ねえ、はやく降参してよ。 ――同じ苗字になっても、まだ足りない。甘くて焦れったい心理戦を続ける夫婦。【連載中】


「え、それ俺より結構後じゃん。やり直し」

「なに? やり直しって」

 その文句に思わず笑いながら、さらに過去の記憶を遡ってみる。
 彼といると、ドキドキすることも、キュンとすることも、最初からずっと数え切れないくらいあったと思うのだけれど。


 赤信号で車が停まる。

 フロントガラス越しに、テールランプやネオンが作り出す滲んだ光の粒たちを眺めながら考えていた、その時だった。

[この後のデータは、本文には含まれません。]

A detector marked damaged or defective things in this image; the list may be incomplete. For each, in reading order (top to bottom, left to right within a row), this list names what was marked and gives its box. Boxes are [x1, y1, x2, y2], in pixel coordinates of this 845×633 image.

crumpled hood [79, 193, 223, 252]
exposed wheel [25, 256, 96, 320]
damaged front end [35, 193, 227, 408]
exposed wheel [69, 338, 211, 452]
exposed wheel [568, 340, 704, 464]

 目の前の光が遮られ――ふわりと、いつもの香りに包まれた。


 軽い音を立ててキスをしたハルは、乗り出していた身を運転席へと戻した。

「はい。マナの負けな」

「……なにがっ!?」

「今、キュンとしただろ」

「なんで!?」

「空気でわかんだよ」

 光に照らされたその横顔は、得意げに口角を上げていた。
 悔しいけれど、事実だから言い返す言葉が見つからない。

 さっき話していた、ゾンビゲームで遊んだ日の記憶と錯覚するようなデジャヴだ。


 あの日、ゲームセンターを出ると、吐く息が白かった。
 ビルの前に大きなクリスマスツリーが飾られていて、並んでそれを眺めていたら、突然、視界の光が遮られた。

 端正な顔が目の前にあることに気づいたのと同時に、静かに唇を重ねられていた。

『付き合おう』

 驚きと恥ずかしさで何も言えずにいた私は、その強い眼差しに――こくりと頷いたのだった。


 信号が青に変わる。

 ハルは滑らかな動作でアクセルを踏み込み、再び夜の街へと車を走らせた。